[WHAT NEEDS TO BE DONE]
Quote the lines of the data below verbatim, beginning at the line that contains "How much physical" and ending at the last line, both included, and excluding pictures.

[MATERIAL FOR THIS EXERCISE]
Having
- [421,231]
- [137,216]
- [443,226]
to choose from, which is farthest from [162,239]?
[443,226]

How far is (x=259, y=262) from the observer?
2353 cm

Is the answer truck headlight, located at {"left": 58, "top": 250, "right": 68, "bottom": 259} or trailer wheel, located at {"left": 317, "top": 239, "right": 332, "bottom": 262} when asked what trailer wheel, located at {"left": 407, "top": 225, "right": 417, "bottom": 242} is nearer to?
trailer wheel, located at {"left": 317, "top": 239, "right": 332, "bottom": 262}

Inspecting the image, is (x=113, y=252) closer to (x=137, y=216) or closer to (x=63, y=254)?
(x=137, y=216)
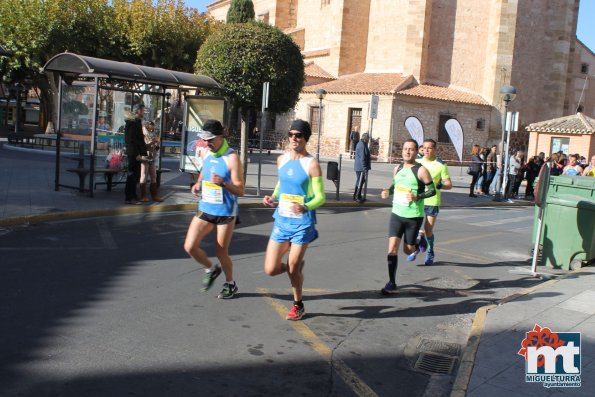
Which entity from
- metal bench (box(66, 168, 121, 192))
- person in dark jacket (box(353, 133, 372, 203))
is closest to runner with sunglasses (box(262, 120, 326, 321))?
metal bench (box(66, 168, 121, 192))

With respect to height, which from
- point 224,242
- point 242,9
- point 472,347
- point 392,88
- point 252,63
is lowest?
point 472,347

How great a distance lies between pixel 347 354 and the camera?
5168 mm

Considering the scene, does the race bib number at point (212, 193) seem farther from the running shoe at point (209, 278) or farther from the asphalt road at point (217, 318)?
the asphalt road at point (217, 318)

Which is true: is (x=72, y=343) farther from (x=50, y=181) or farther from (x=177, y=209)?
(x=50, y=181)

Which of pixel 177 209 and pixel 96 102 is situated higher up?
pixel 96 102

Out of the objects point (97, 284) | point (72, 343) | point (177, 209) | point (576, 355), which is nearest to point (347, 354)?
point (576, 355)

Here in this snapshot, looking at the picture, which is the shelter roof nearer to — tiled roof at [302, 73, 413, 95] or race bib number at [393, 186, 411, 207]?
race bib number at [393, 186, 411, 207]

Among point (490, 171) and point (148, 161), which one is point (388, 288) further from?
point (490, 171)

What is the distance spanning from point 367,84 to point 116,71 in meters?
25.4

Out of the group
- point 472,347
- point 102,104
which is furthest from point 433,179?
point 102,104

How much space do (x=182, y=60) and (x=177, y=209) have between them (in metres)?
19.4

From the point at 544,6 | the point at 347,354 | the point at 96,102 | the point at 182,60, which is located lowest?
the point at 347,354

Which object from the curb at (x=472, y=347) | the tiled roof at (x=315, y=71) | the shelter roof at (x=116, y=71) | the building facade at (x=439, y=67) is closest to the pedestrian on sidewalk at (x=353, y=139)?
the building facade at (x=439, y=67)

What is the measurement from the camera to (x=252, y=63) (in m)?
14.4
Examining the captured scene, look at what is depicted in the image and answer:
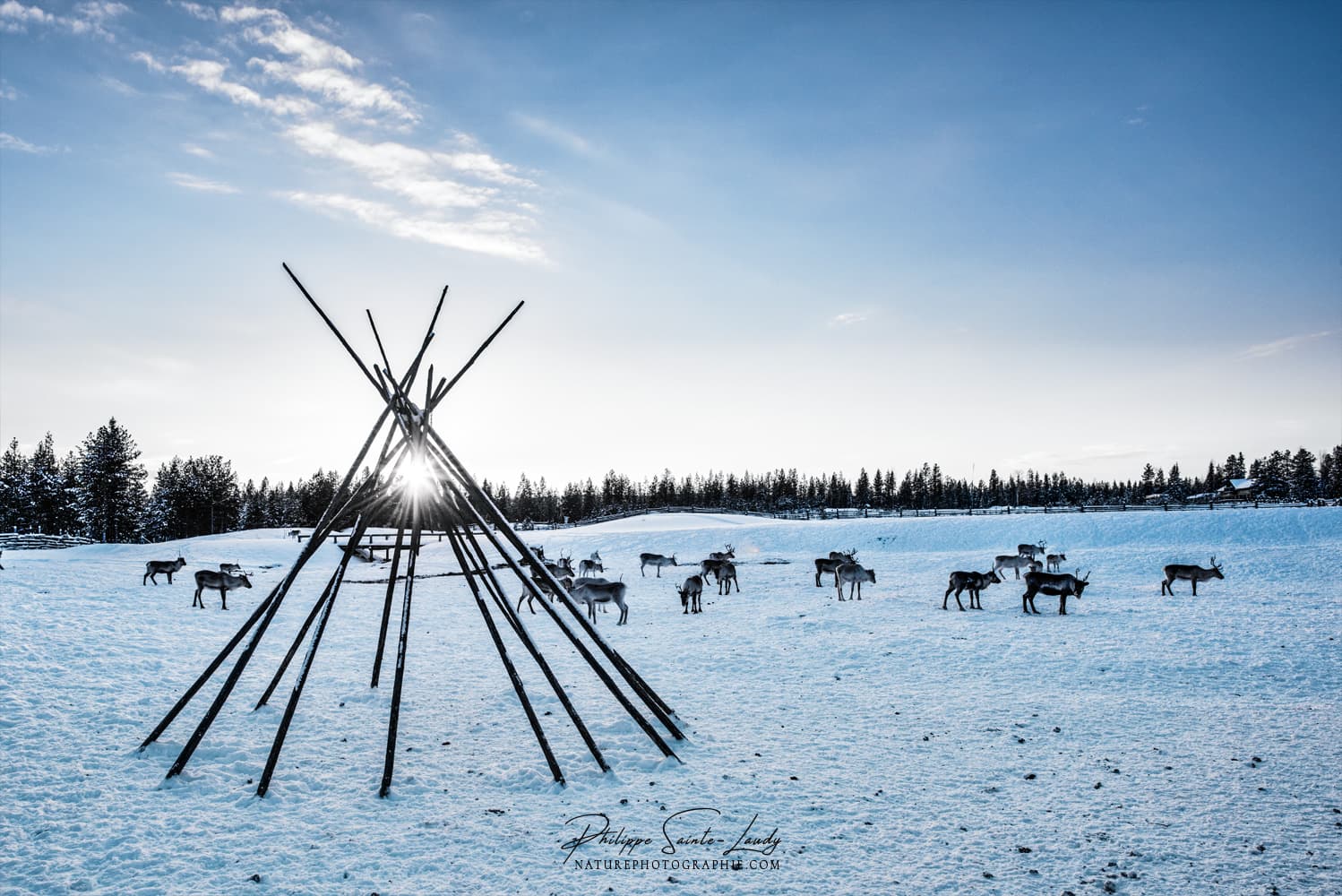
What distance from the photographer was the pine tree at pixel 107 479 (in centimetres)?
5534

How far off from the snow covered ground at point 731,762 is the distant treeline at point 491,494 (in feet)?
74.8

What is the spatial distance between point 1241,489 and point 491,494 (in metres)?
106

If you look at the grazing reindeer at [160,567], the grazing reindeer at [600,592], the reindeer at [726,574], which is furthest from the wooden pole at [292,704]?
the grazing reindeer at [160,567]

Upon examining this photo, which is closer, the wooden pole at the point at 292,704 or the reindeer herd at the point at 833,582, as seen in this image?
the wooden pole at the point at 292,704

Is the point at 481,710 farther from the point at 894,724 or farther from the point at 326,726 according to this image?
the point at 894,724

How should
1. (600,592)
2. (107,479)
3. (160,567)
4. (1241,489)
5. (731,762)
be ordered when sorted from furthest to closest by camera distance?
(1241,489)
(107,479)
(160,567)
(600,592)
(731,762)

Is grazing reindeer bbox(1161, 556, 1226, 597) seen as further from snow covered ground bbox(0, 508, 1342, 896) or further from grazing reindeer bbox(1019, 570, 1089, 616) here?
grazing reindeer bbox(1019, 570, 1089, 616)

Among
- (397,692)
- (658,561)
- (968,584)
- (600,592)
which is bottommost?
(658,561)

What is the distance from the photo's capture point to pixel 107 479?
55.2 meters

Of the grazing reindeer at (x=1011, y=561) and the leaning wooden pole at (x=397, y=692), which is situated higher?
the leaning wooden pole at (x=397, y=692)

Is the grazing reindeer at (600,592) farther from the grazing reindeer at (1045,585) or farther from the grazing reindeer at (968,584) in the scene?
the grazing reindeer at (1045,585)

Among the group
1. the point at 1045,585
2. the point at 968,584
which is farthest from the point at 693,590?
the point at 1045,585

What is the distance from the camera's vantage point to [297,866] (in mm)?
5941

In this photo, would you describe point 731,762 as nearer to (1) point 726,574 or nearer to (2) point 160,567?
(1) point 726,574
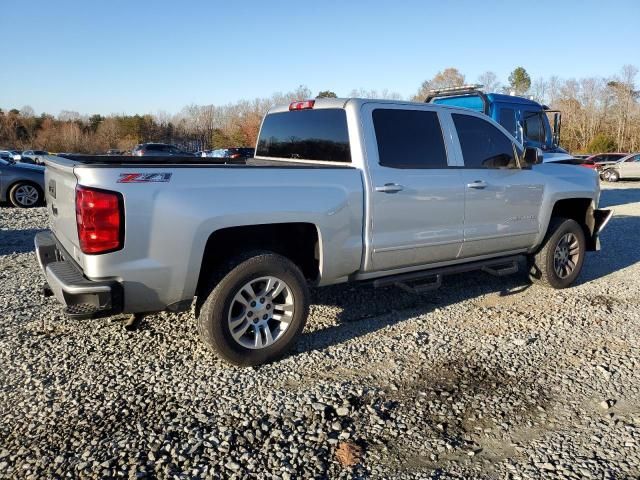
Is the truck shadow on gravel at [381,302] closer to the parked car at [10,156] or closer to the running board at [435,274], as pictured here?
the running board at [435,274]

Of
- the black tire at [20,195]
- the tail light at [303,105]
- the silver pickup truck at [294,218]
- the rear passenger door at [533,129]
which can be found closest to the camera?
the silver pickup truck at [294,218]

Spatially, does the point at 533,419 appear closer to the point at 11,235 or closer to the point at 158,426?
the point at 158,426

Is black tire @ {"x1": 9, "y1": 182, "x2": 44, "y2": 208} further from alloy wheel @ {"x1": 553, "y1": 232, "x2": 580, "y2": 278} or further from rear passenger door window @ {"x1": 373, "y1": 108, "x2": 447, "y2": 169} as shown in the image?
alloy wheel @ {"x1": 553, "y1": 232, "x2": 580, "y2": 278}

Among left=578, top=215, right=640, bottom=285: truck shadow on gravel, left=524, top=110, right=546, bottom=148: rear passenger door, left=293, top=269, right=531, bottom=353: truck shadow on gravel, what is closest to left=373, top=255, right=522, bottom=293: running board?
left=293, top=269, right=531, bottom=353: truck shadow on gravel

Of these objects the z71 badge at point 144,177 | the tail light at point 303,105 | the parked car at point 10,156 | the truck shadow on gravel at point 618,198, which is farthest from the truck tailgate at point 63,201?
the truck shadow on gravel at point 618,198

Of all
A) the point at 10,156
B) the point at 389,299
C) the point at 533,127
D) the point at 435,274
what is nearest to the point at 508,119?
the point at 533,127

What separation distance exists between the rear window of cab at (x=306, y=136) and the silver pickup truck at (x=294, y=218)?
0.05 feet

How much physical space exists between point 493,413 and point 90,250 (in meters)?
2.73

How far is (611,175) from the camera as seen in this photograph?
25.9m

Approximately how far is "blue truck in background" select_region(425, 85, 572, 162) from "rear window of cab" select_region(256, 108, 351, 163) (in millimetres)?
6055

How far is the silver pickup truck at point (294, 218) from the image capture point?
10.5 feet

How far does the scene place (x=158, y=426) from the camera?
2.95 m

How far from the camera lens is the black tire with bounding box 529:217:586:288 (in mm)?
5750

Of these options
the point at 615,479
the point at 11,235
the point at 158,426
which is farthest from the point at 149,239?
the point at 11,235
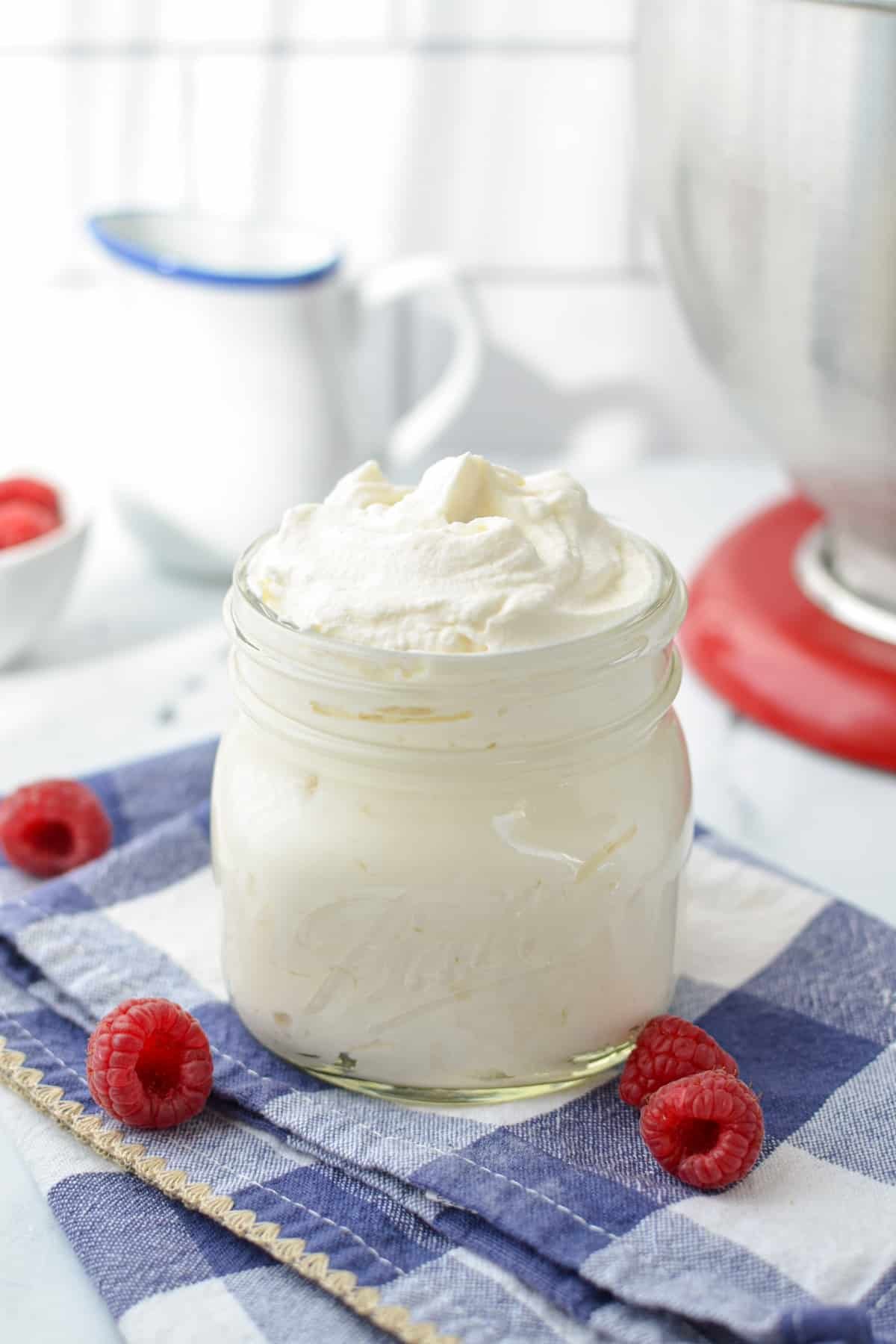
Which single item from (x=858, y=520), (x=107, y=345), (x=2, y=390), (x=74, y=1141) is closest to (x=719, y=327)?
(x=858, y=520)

[TASK OUTPUT]
How much physical space exists between point 493,413 and point 90,250 (in meters)?
2.73

How far is (611,175) from the camera as seen in this photograph?
25.9m

Approximately how far is "blue truck in background" select_region(425, 85, 572, 162) from "rear window of cab" select_region(256, 108, 351, 163) (in millimetres)?
6055

How far is the silver pickup truck at point (294, 218) from the image capture point?
10.5 feet

How far does the scene place (x=158, y=426) from the camera?
2.95 m

How far from the camera lens is the black tire with bounding box 529:217:586:288 (in mm)?
5750

Of these options
the point at 615,479
the point at 11,235
the point at 158,426
which is farthest from the point at 149,239?
the point at 11,235
Which single item from (x=858, y=520), (x=107, y=345), (x=2, y=390), (x=74, y=1141) is closest to (x=719, y=327)?
(x=858, y=520)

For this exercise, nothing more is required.